Ideate is an Application Framework from a company called Consilience International that was started about 2 years ago by a couple of process folks looking to do something that was more suitable for highly evolvable, dynamic environments where runtime adaption was important. These kinds of dynamic applications are increasingly a focus for companies.
Ideate is an Application Framework from a company called Consilience International that was started about 2 years ago by a couple of process folks looking to do something that was more suitable for highly evolvable, dynamic environments where runtime adaption was important. These kinds of dynamic applications are increasingly a focus for companies. Consilience’s view is that dynamic applications need a dynamic architecture, an application architecture with the flexibility of a linked network with the capability of reusable services.
Companies tend to focus on “premature optimization” by building the “optimal design” into a static structure. The alternative is to externalize all relationships so that they can be reconfigured on the fly. Ideate is designed to loosely couple everything and put everything in the cloud as “data”: Data, metadata, reference data, transaction data, services rules, policies, interfaces, program logic etc. Ideate aims to deliver an optimal amount of business relevance and policy precision.
There’s no compiled code, everything is declarative and the software allows people to define systems with everything from user interfaces to search to object create/read/update/delete etc. Standard interface components can allow access to any kind of “thing” such as cases or transactions or people. Access rights control which things you can see and the whole system is web based. A dynamic schema can be generated – a read-time schema – to allow standard reporting tools to be used. Any change to an object is logged and can be accessed also. Reviews and comments are also widely supported, allowing comments on a field for instance. Documents can also be managed as things.
Design time and run time are both treated as objects in the system, allowing sysadmins for instance to manage the definition of objects in the browser using the same tools as a user uses to manage data about customers. As a designer you essentially see a different set of resources – application resources like user interfaces, tasks, reports, entities. The web-based IDE shows the user interfaces, tasks, and other entities through a graph of the relationship. Each thing has a set of information about it – so a task has an assigned person or role, what happens in terms of user interface and what happens after the task for instance. There is a robust mechanism for approving changes – someone can ask, for instance, for a new value in an attribute and have this ripple through the system, get displayed to approvers and approved, changing the behavior of the system.
They are using JBoss Drools as a rules engine and creating an abstraction layer above it. They most use a simple point and click interface for managing rules but also support more robust functionality such as a policy represented by a decision table containing many rules. These rules can see all the declarative elements and use them in both conditions and actions.
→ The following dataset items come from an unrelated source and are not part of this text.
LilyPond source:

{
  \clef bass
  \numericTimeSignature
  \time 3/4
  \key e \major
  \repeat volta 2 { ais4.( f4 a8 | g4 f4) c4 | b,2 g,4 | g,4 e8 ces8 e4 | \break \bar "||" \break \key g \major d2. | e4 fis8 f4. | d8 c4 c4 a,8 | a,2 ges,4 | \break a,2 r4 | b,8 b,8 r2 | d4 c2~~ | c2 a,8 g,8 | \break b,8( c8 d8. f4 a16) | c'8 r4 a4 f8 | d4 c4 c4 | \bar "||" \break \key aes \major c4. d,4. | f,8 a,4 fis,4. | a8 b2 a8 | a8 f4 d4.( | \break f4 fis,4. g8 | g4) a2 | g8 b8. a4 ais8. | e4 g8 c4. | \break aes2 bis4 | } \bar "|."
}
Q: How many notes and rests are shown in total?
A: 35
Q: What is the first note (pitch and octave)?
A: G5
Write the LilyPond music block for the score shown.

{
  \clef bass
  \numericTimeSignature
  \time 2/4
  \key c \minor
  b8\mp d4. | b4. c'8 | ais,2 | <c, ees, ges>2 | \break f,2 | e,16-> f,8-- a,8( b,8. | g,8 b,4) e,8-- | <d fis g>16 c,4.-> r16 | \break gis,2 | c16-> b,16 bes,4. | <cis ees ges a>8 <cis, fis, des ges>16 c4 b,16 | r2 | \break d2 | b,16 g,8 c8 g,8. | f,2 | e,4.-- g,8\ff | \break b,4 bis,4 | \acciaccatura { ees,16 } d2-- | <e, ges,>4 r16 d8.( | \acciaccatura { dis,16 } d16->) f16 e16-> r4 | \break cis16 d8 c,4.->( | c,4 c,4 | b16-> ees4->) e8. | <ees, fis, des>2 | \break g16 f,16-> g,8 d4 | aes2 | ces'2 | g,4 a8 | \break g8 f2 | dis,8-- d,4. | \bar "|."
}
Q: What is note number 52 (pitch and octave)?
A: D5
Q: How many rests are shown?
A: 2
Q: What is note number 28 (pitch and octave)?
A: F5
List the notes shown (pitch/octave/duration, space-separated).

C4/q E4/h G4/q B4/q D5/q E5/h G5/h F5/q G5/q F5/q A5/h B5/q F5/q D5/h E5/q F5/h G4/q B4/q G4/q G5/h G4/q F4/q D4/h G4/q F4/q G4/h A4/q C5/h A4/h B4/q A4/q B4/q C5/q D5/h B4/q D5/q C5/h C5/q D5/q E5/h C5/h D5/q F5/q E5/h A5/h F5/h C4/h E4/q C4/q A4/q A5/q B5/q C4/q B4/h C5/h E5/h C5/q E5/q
The decision tables can have multiple columns and rows, the usual conditions and support functions. They currently focus on batch application of rules across instances using MapReduce. This process keeps a complete history of how this was done and users can see which rules fired etc. Large numbers of rules are manageable using the Drools external spreadsheet capability but these rules are then being managed outside the web-based environment. Because everything in the system links to a resource and all the UI components simply edit or call the resources a policy resource (decision table) could be used anywhere.
This kind of declarative approach to building systems has always appealed to me but it has been hard to find an environment that was not super-geeky and heavyweight. Ideate’s web-based approach is interesting and they already have customer implementations and test sites on several continents.